It’s one thing to study alternative assessment, to watch students flourish with more control and choice over their work, to write about its merits, but it’s quite another to receive an assignment that turns an entire student experience upside-down, simply because they were given a completely different format in which to express their learning.
This student, I’ll call them D, struggled all semester. No, that’s too much of an understatement. D put so little into answers on exams, one sentence for short essay answers, that their grade coming into the final was somewhere in the 20s. They seemed not only disengaged from class discussions, but uninterested in even passing the class.
Enter the final assignment: students had two choices, to write an analytical final paper (traditional in literary studies) or a creative one. For the creative option, I asked students to create an original story to demonstrate their learning of three major themes from the semester: the monomyth, courtly love, and chivalry. Rather than analyze these elements in a text, students had to put themselves in the position of our medieval authors and display the elements for themselves. (You can consult Final Paper Grading Rubric here.)
D chose the creative assignment and began working on it immediately, far before the due date, repeatedly asking for feedback from me. Now, other teachers might also make the same assumption I did, that this was the infamous sudden interest in a class (“my favorite one ever!”) as finals approach and they finally realize the depth of the hole they’ve dug for themselves. When I received D’s final paper, at 18 pages nearly twice as long as the suggested length, I realized how wrong I was.
D had written a modernized version of a chivalric tale that centered on a Special Forces operative with family trouble as he leaves on yet another mission. D thoroughly completed the assignment, incorporating elements of chivalry and courtly love through a narrative that followed the monomyth. Though admirable and meritorious of a solid grade on this assignment, that’s not what is noteworthy about this instance.
D’s story incorporated so many imitated elements from the texts we’d read all semester that I got a completely new insight into their class experience. Where I firmly believed they skipped assignments and never payed attention in class, this paper demonstrated just how much D has absorbed from the class in a way that exams never could have.
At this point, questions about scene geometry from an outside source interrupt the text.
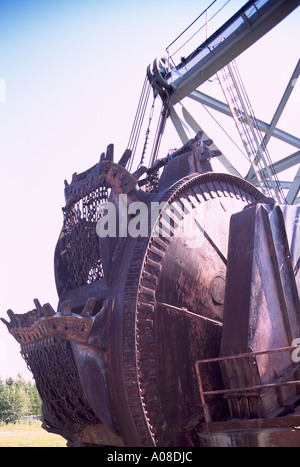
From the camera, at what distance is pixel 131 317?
3879mm

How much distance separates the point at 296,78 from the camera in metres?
11.4

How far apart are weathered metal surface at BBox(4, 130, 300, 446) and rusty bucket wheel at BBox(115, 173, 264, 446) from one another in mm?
10

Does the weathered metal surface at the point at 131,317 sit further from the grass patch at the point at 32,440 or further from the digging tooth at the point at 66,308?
the grass patch at the point at 32,440

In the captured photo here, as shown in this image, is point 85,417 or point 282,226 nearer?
point 85,417

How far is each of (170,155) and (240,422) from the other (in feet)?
12.1

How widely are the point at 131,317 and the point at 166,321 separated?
471mm

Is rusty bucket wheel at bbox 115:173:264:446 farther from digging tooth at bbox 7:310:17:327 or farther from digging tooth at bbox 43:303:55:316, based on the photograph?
digging tooth at bbox 7:310:17:327

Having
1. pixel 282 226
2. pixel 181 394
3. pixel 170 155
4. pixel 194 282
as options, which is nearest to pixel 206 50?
pixel 170 155

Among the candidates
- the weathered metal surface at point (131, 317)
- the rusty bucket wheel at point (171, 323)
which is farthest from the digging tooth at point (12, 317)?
the rusty bucket wheel at point (171, 323)

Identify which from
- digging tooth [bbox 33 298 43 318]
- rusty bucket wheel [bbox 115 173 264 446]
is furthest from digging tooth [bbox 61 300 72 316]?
rusty bucket wheel [bbox 115 173 264 446]

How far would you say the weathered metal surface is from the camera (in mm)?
3836

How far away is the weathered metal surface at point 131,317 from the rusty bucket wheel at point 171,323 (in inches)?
0.4
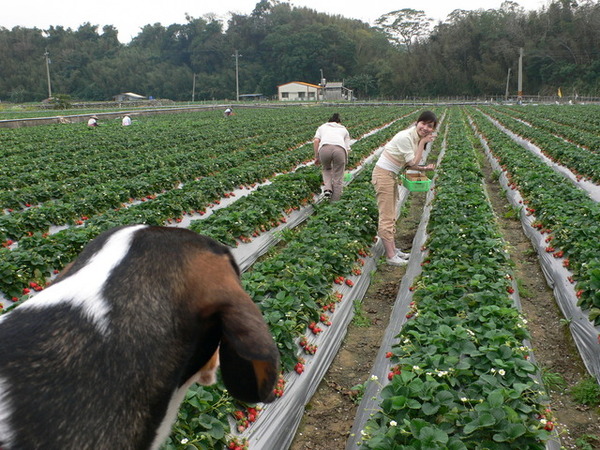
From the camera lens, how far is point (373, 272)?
6840mm

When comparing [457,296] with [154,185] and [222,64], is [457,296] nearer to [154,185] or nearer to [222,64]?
[154,185]

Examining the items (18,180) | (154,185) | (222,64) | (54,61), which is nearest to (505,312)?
(154,185)

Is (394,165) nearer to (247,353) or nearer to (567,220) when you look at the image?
(567,220)

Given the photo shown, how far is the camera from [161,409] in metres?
1.20

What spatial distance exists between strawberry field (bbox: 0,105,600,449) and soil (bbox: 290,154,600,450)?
6.2 inches

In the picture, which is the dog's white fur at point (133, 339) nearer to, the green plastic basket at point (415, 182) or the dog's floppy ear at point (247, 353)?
the dog's floppy ear at point (247, 353)

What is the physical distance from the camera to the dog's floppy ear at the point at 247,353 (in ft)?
3.53

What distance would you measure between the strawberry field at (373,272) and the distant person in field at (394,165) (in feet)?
1.29

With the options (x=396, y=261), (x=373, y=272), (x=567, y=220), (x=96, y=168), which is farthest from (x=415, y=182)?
(x=96, y=168)

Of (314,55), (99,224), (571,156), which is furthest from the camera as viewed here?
(314,55)

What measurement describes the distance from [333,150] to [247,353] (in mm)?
8548

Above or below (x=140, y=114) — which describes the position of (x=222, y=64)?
above

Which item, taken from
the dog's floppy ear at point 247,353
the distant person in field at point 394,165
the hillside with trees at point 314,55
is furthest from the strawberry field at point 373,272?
the hillside with trees at point 314,55

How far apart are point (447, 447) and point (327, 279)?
3.03 meters
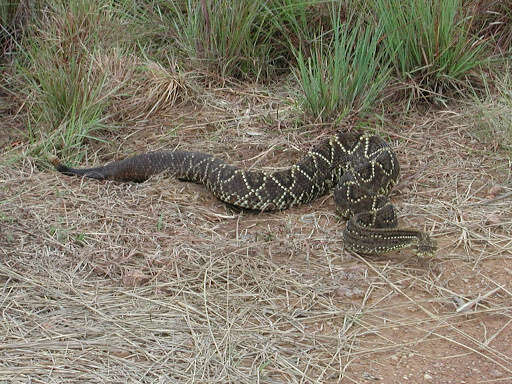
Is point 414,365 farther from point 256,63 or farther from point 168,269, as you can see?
point 256,63

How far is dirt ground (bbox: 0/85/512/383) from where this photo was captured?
3.49 m

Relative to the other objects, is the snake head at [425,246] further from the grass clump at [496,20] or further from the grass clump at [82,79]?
the grass clump at [496,20]

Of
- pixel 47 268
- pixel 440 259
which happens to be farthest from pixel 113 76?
pixel 440 259

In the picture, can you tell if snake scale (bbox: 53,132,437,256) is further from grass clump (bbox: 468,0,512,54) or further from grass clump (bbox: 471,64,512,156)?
grass clump (bbox: 468,0,512,54)

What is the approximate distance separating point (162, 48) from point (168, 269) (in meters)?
3.12

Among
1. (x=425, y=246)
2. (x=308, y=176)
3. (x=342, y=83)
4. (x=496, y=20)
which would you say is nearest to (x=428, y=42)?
(x=342, y=83)

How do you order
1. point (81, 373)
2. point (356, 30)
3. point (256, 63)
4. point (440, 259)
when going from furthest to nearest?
point (256, 63)
point (356, 30)
point (440, 259)
point (81, 373)

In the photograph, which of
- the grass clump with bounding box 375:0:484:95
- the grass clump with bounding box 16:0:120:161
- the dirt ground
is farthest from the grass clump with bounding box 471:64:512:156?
the grass clump with bounding box 16:0:120:161

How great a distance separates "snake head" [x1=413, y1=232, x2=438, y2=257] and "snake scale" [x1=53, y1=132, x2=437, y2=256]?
17.8 inches

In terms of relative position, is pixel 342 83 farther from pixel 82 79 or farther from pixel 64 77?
pixel 64 77

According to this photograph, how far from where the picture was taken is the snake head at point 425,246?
426 centimetres

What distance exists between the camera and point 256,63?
6652 millimetres

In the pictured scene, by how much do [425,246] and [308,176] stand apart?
1261 millimetres

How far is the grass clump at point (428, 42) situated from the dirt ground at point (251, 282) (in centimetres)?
59
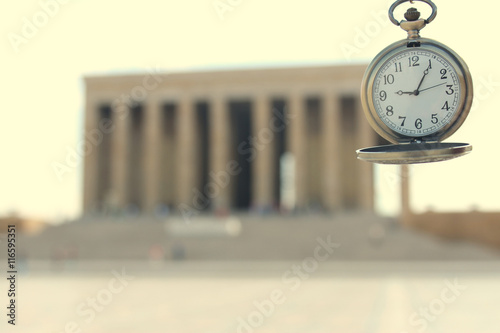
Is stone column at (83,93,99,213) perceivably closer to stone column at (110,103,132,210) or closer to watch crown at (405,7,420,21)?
stone column at (110,103,132,210)

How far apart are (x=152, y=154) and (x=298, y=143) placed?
39.3 ft

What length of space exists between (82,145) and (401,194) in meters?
26.3

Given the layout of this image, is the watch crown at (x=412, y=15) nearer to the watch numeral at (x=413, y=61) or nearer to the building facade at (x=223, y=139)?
the watch numeral at (x=413, y=61)

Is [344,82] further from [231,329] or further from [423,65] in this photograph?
[423,65]

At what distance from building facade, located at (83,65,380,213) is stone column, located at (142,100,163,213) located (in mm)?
82

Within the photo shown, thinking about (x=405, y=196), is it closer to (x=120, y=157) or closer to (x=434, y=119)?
(x=120, y=157)

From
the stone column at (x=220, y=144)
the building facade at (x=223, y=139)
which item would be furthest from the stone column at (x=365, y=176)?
the stone column at (x=220, y=144)

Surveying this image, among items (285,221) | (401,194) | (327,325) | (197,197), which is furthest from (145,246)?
(327,325)

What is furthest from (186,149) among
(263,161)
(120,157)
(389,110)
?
(389,110)

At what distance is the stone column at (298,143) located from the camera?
47188 millimetres

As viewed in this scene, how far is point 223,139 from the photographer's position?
4819 cm

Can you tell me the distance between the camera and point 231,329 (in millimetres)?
9484

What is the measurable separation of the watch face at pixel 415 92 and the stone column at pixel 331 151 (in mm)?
43435

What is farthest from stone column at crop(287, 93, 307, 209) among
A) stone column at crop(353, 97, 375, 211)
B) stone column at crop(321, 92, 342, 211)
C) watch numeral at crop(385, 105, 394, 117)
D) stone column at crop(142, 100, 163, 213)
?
watch numeral at crop(385, 105, 394, 117)
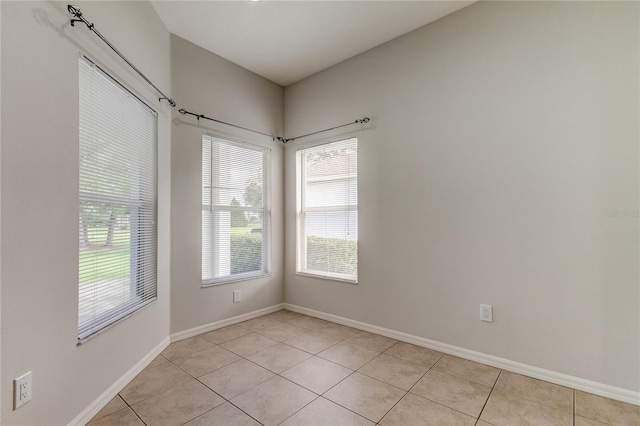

The story’s hero imitated those of Chrétien de Troyes: honorable, hardworking men with a single character flaw to be overcome. Just as Chrétien’s heroes Erec and Yvain must work to find a balance between honor and marriage, D’s hero follows Yvain’s struggle, allowing duty to supersede marriage: “I’ve gotten so attached to this job and it has become so personal to me that I have become a warfighter first and a father and husband second, which I hated myself for.” D’s choice of a Special Forces operative allowed the story to reflect the feudal structure of duty and the comitatus relationship between warriors the class highlighted from Beowulf. Like the heroes of Chrétien’s romances and of La Chanson de Roland, D’s special forces hero is free with his emotions, falling to the ground and openly weeping in displays normally considered “un-masculine” in the story’s contemporary context. D imitated not only the promise required of Yvain by his wife, they also imitated the much subtler structure of bracketed adventures that is so unique to the source text. The primary mission, to take on a dangerous cartel in Operation Burning Castle, is diverted by side adventures, most notably rescuing the kidnapped son of a local who hosts the hero, again like Yvain. Finally, D concluded the story with an address from the author to the reader, as both Chrétien de Troyes and Marie de France so often do. While I’m skipping some of the details, these alone evidence how much inspiration D took from elements of the semester’s texts to compose their own story. Though the writing itself isn’t exactly going to win a Pulitzer, the format still allowed D to show me just how much they learned through the semester.
What I learned from this experience is that alternative assessment isn’t just about giving students different types of assignments, but it is absolutely necessary for some students to be able to express their learning. The gulf between D’s ‘traditional’ exams and creative assignment was so enormous that I would have questioned its authorship if D hadn’t worked so closely with me on each step of the story creation. While the analytical questions failed to help D produce answers that reflected their learning of the texts, the creative option opened the door for their words and ideas from the texts to come pouring forth. Though I have seen many students thrive with alternative assignments, this particular case taught me just how imperative it is to vary assessment techniques and/or offer as much choice to students as possible. This practice allowed me to see evidence of engagement and learning where there was none before.
I was introduced to these books at the UCO 18th Annual Collegium on College Teaching Practices in August, 2017. It is such a great resource for creative assessment ideas that I am adding it to this post. One is more about classroom activities than assessment, but I find the two pair nicely together. Flipping through them gives me so many ideas for my own classes. Dr. Major was the keynote speaker for the Collegium, and I recommend her website and Twitter (@ClaireHMajor) as resources as well.
Learning Assessment Techniques: A Handbook for College Faculty by Elizabeth F. Barkley and Claire H. Major. Jossey-Bass, 2016.
Teaching for Learning: 101 Intentionally Designed Educational Activities to Put Students on the Path to Success, by Claire Howell Major, Michael S. Harris, and Todd Zakrajsek. Routledge, 2015.